▸ **Exercise directions**
Copy each line of the items below that contains the string "metres". Matching is case-sensitive.

=-=-=

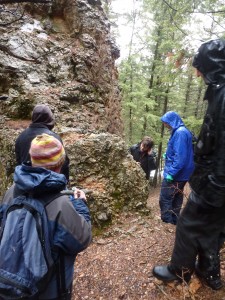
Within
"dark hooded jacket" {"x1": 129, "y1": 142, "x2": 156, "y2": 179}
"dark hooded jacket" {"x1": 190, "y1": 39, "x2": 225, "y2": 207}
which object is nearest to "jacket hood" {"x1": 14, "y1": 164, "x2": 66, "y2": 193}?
"dark hooded jacket" {"x1": 190, "y1": 39, "x2": 225, "y2": 207}

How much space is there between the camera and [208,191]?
251 cm

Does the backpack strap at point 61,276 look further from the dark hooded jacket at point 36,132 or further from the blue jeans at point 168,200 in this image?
the blue jeans at point 168,200

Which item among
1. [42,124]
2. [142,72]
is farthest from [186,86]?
[42,124]

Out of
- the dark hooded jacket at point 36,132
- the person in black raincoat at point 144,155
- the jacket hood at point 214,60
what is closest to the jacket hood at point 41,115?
the dark hooded jacket at point 36,132

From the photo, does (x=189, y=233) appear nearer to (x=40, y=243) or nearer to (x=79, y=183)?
(x=40, y=243)

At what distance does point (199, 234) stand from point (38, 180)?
5.80ft

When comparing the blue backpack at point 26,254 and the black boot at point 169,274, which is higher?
the blue backpack at point 26,254

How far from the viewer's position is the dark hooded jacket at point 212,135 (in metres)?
2.45

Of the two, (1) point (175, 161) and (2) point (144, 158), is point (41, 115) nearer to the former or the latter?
(1) point (175, 161)

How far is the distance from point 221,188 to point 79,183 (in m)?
3.08

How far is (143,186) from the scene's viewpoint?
5.41 meters

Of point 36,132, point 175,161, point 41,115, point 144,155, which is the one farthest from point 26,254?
point 144,155

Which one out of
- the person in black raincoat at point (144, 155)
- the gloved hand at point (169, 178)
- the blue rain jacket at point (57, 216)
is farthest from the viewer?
the person in black raincoat at point (144, 155)

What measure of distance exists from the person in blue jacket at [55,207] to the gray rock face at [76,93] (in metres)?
2.22
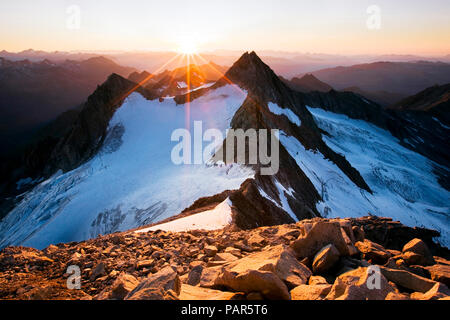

=-=-=

▸ **Exercise output**
How far from the viewer's position is the dark hooded jacket at point 212,135 (in metres)?
What measure of distance exists from the person in blue jacket at [55,207] to the gray rock face at [76,93] (in metres)?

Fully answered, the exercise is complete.